On 10/4/18 12:04 PM, Brandon Allbery wrote:
Arguably it should be --> Any, since Mu vs. Any has meaning with respect to Junctions. But in this case it's just not stating a redundancy.

The way you'd phrased it makes it sound like it's an explicit no-meaningful-result, as opposed to 'we don't know or care'.

On Thu, Oct 4, 2018 at 3:02 PM Trey Harris <t...@lopsa.org <mailto:t...@lopsa.org>> wrote:

    Ah (replying to both Brandon and JJ since their replies crossed):

    So `--> Mu` is not a sufficient and/or correct return constraint for
    things like AT-POS because why, then?
    On Thu, Oct 4, 2018 at 14:56 Brandon Allbery <allber...@gmail.com
    <mailto:allber...@gmail.com>> wrote:

        I think they meant more like my AT-POS example: the point is the
        return value, but you can't say ahead of time what type it will
        have.

        On Thu, Oct 4, 2018 at 2:48 PM Trey Harris <t...@lopsa.org
        <mailto:t...@lopsa.org>> wrote:



            On Thu, Oct 4, 2018 at 02:13 JJ Merelo <jjmer...@gmail.com
            <mailto:jjmer...@gmail.com>> wrote:



                El jue., 4 oct. 2018 a las 3:36, Trey Harris
                (<t...@lopsa.org <mailto:t...@lopsa.org>>) escribió:

                    _All_ routines in Perl 6 return _something._ A lack
                    of a "-->" simply indicates stylistically that the
                    return is not useful because it's whatever "falls
                    off the end". (There's a bit of variance here as I'm
                    not sure it's a convention everyone has followed.)
                    It's equivalent to "--> Mu" because anything that
                    could "fall of the end" is Mu.


                No, it means that it's not constrained to a type. It can
                still return something, but it can be anything.



            I get all that, except for the "No" at the front. ;-)

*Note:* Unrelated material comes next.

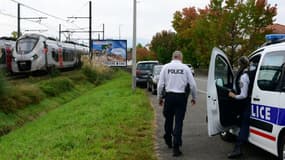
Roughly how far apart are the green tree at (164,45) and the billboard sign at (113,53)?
122 feet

            Or were you talking about the "not useful" bit? Yes, of
            course in any given codebase, the lack of a return value has
            no more or less meaning than a lack of any constraint. The
            programmer may not like using constraints at all and treats
            Perl 6 like Perl 5 in the respect of wanting arbitrarily
            mungible values.

            But the word "stylistically" was important, as I was
            responding to Todd's question about the docs—I think a lack
            of a return value in the docs (at least, the ones I could
            come up with in a grep pattern on my checkout of docs) does
            tend to indicate that the return is not useful, that the
            routine is a "procedure" run for its side effects rather
            than for evaluation.

            Is that what you meant?

            If you were saying in "it can still return something, but
            can be anything", that "anything ⊃ (is a strict superset of)
            `Mu`", then I don't understand, because I thought all values
            conformed to Mu.



-- brandon s allbery kf8nh
        allber...@gmail.com <mailto:allber...@gmail.com>


I think the misunderstanding is that when I say "what" others
are hearing "what type".  What I mean by "what" is "what
information".

My fault for not making myself more clear.